Marla wrote about how changing her attitude about exercising made the workout that much more intense. I have to agree. I admit, I was going through the motions. I know what my body likes, and when and how it likes it. It likes to sweat and lift heavy things up and down. It like to breathe, it likes to dance. I gave it what it wanted, but without really throwing myself into it. When I first started working out, I gave the movements my complete concentration, for a couple reasons: I didn’t know what I was doing and had to pay a lot of attention so I wouldn’t end up with a dumbbell landing on my foot; I was really out of shape and had to monitor my heart and breathing so I didn’t kill myself.
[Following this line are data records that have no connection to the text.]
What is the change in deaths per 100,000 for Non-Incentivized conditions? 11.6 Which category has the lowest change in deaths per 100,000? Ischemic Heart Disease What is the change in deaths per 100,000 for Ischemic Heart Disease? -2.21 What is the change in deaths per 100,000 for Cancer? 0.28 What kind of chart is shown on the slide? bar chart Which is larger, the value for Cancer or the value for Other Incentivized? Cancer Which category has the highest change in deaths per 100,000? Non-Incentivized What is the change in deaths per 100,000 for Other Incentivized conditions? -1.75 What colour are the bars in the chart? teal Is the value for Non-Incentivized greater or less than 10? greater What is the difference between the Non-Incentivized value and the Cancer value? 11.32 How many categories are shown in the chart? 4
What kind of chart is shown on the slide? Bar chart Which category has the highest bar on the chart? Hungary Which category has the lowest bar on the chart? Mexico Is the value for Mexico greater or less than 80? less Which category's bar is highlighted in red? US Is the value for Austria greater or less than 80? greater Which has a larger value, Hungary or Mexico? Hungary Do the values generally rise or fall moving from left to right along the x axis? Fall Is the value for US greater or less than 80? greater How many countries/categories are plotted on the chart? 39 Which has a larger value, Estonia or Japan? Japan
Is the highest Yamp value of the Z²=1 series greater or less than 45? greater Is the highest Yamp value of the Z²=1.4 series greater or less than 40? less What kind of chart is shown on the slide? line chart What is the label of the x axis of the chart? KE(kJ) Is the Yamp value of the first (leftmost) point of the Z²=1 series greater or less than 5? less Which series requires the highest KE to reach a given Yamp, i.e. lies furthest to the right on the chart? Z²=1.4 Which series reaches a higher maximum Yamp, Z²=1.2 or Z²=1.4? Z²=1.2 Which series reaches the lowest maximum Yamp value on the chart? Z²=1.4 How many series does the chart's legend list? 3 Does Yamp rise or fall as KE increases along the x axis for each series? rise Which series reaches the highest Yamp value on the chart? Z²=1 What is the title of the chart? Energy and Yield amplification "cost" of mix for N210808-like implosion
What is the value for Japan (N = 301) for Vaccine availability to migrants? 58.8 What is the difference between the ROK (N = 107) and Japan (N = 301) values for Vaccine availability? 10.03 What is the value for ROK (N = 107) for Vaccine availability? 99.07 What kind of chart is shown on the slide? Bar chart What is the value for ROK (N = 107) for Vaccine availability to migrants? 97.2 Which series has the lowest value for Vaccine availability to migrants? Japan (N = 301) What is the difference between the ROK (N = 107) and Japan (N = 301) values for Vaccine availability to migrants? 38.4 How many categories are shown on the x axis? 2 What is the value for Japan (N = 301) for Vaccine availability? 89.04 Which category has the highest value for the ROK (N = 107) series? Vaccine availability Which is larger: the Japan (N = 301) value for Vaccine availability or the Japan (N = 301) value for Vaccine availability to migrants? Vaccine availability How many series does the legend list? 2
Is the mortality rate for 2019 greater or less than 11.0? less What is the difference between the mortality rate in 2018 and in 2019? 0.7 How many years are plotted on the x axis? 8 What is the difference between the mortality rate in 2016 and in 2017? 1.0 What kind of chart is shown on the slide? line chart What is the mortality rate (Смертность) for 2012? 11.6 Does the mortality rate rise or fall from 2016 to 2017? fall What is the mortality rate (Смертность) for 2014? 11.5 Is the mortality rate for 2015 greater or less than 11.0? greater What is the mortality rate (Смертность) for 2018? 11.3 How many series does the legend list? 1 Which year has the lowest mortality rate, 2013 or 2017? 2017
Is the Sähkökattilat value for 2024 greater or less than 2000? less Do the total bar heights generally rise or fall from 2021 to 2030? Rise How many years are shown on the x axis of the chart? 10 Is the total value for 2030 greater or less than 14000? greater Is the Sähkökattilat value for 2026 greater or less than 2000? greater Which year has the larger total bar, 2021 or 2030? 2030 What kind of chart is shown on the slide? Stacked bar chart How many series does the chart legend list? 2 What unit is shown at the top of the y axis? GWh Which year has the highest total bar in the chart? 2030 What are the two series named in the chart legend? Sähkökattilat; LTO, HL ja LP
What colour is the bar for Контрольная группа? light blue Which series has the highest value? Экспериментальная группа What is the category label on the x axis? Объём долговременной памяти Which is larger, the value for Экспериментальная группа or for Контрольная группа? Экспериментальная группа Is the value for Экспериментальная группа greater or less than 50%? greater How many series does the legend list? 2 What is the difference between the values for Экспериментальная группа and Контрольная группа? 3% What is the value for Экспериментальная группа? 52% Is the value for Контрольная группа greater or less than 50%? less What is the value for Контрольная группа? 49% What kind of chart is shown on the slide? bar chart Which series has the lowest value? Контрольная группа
Plus, it took all the concentration I had just to keep myself motivated to finish the workout. Now my body is much more mechanic. I’m strong, so I’m not worried I will hurt myself. Running is like breathing, it just happens.

But then it just wasn’t the same anymore. I hadn’t increased my distance or pace in a long time. I hadn’t been sore in weeks. So I slowed down. I lifted with intention and concentration. Next morning: it hurt to lift my arm over my head. And I didn’t increase the weight I was lifting. While running, I focused on deliberate speed increases and decreases. I headed for the hills. The result: I’ve shaved some time off my standard loops.

I love this athletic side of me. I love pushing myself and enjoying my workouts. I want to be this athletic person forever! Problem: I don’t know, really, what it means to be healthy. I don’t know what a healthy relationship to food and exercise is.

This is where Kris’s post comes in! Kris wrote about how she can see herself as the person that she wants to be: fit and still able to enjoy some couch-sitting. I need a similar kind of image of myself. I have a sort of idea of how this revised me will behave: lots of exercise and movement; lots of veggies and breakfast, even when I don’t want to eat first thing in the morning. But there are a couple of things I’m not clear on: how does this person write papers? I’ve been writing and eating since high school. I was thin in high school and college. I’m not now. I don’t want to continue that behavior. But I don’t know what else to do. How will I handle emotional train wrecks? How do I balance life, food, and exercise?

Once I have these images in mind, the trick will be to act like that person I want to be. I’m sure I will come up with a million different oh-so-tragic excuses. Tragedy isn’t going anywhere. But my health will if I don’t protect it.

1 Comments:

At 11:15 PM, Blogger Kris said...

I wish I had as clear an image of my fit-exercising self as it sounds like I do in this post!! :) Believe me, it comes and goes. (Today was a "goes" day.) The positive thing is, I have the image sometimes now, whereas before...it was nonexistant.